FBI Director James Comey says the indictments will have the Iranian suspects looking over their shoulders.

Indeed, a federal prosecutor suggested exposing the Iranian hacking gang is one of the reasons the indictment was unsealed.

"For many years, nation-states and their affiliates enjoyed what they perceived to be a cloak of anonymity," Assistant Attorney General John Carlin said. "They had this perceived cloak because they thought we couldn't figure out who did it and, if we did figure it out, we would keep it a secret. They are wrong. In a new approach, we have unleashed prosecutors and FBI agents against national security cyberthreats. ... Let this indictment reinforce that the days of perceived anonymity are gone - we can remove the cloak. And we will."
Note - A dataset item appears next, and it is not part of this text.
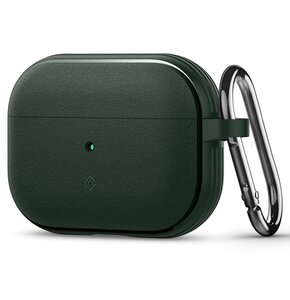 Etui na słuchawki SPIGEN Caseology Vault do Apple Airpods Pro 1/2 Zielony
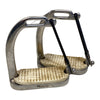 Union Hill Safety Stirrups in Stainless Steel - 4"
The indictment names the suspects as Ahmad Fathi, Hamid Firoozi, Amin Shokohi and Sadegh Ahmadzadegan, who went by the online moniker of "Nitr0jen26," as well as Omid Ghaffarinia, known as "PLuS," Sina Keissar and Nader Saedi, also called "Turk Server." Prosecutors allege they worked for either of two firms described as Iranian private security companies, ITSec Team and Mersad Co., that performed work on behalf of the Iranian government.

Syrian Hackers Charged

The announcement of the Iranian indictments comes two days after the government unsealed indictments against three members of a Syrian hacker collective for hijacking the websites and social media platforms of prominent American media organizations and the U.S. military.

The FBI said Amad Umar Agha, Firas Dardar and Peter Romar worked on behalf of the Syrian Electronic Army, a group of hackers that support Syrian President Bashar al-Assad. The sites targeted by the SEA included computer systems in the Executive Office of the President in 2011 and a U.S. Marine Corps recruitment website in 2013.

According to the charges, the hackers engaged in a multiyear conspiracy that began in 2011 to collect usernames and passwords that gave them the ability to deface websites, redirect domains to sites controlled by the conspirators, steal email and hijack social media accounts. To obtain the login information, according to the FBI, they relied on spear phishing to trick people with privileged access to their organizations' websites and social media channels into volunteering sensitive information by posing as a legitimate entity.

In addition, the Syrian suspects allegedly compromised the Twitter account of a prominent U.S. media organization in 2013 and released a tweet claiming that a bomb had exploded at the White House and injured the president. They also allegedly gained control of a Marine Corps recruiting website and posted a message urging Marines to "refuse [their] orders," according to the FBI.

Chinese Businessman Pleads Guilty

The Iranian indictment came one day after a Chinese businessman, Su Bin, pleaded guilty to criminal conspiracy to hack into a defense contractor's computer system to steal military technical data, including data relating to the C-17 strategic transport aircraft and certain fighter jets produced for the U.S. military.

The Justice Department said Su admitted to conspiring with two others in China from October 2008 to March 2014 to gain unauthorized access to protected computer networks in the United States, including computers belonging to the Boeing Co. in Orange County, California, to obtain sensitive military information and to export that information illegally from the United States to China.